**Working data:**
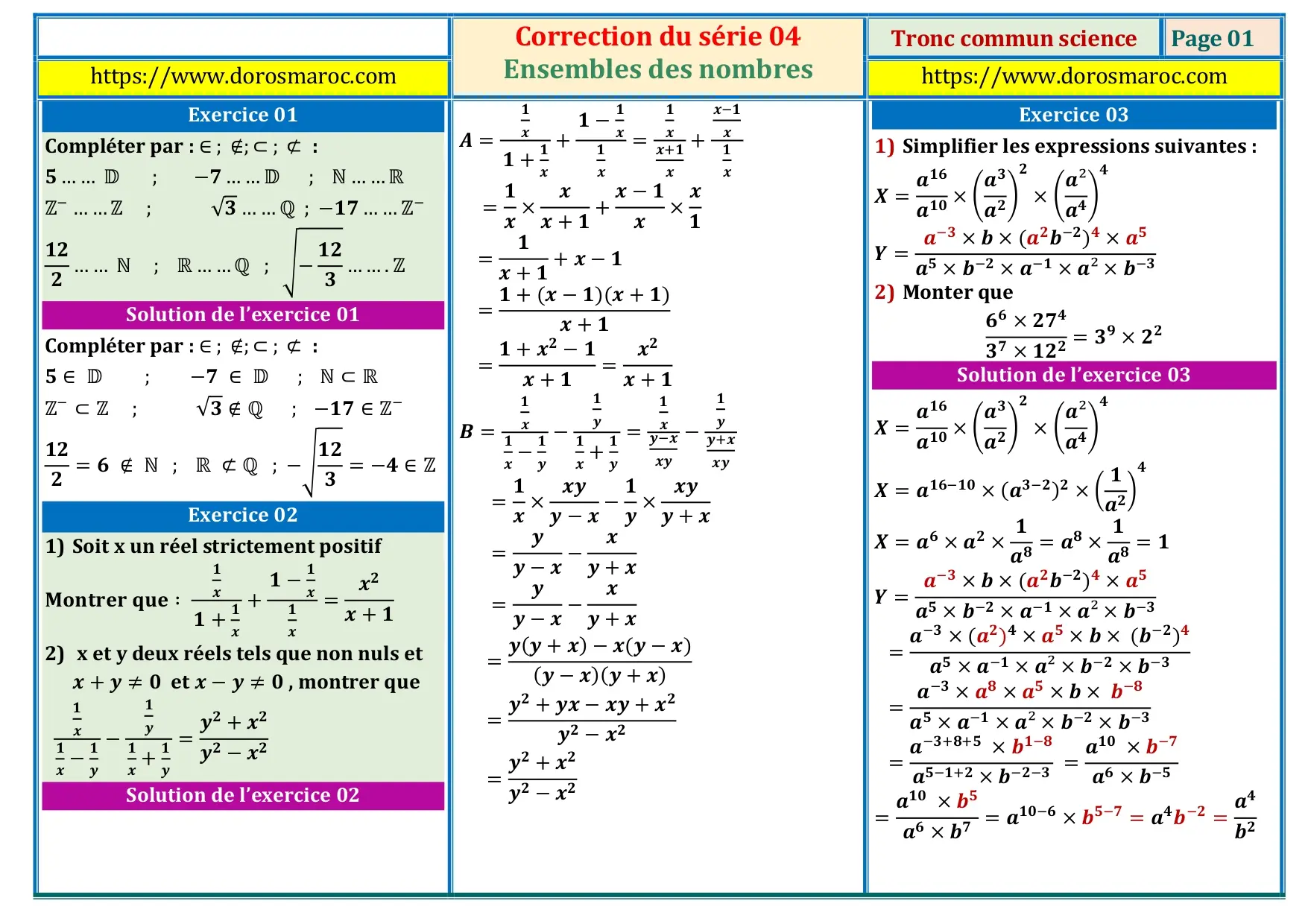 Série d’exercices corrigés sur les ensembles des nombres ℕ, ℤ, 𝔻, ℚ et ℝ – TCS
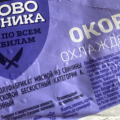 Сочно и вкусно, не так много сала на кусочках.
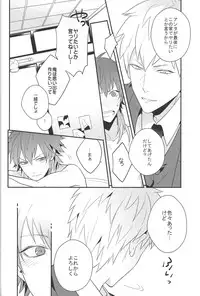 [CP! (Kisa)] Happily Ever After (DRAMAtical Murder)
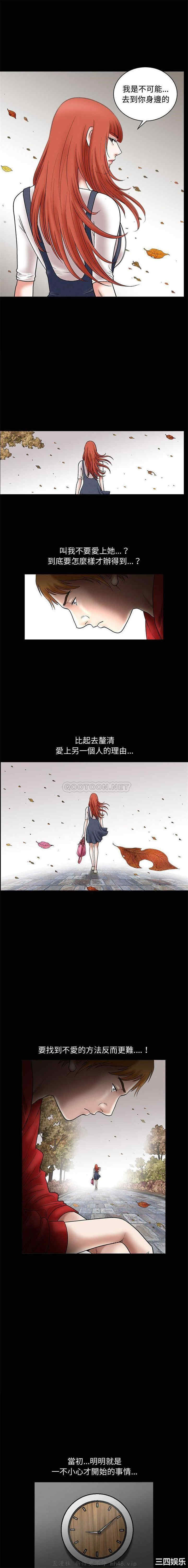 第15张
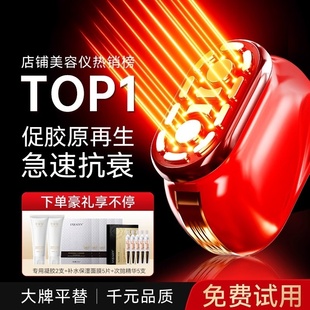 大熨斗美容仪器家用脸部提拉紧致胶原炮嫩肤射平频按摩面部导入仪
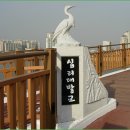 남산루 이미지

**Exercise goal:** Ignoring the pictures, write out word for word the lines from the line containing "[CP! (Kisa)] Happily" through the end of the material above.

**Result for this exercise:**
 [CP! (Kisa)] Happily Ever After (DRAMAtical Murder)
 第15张
 大熨斗美容仪器家用脸部提拉紧致胶原炮嫩肤射平频按摩面部导入仪
 남산루 이미지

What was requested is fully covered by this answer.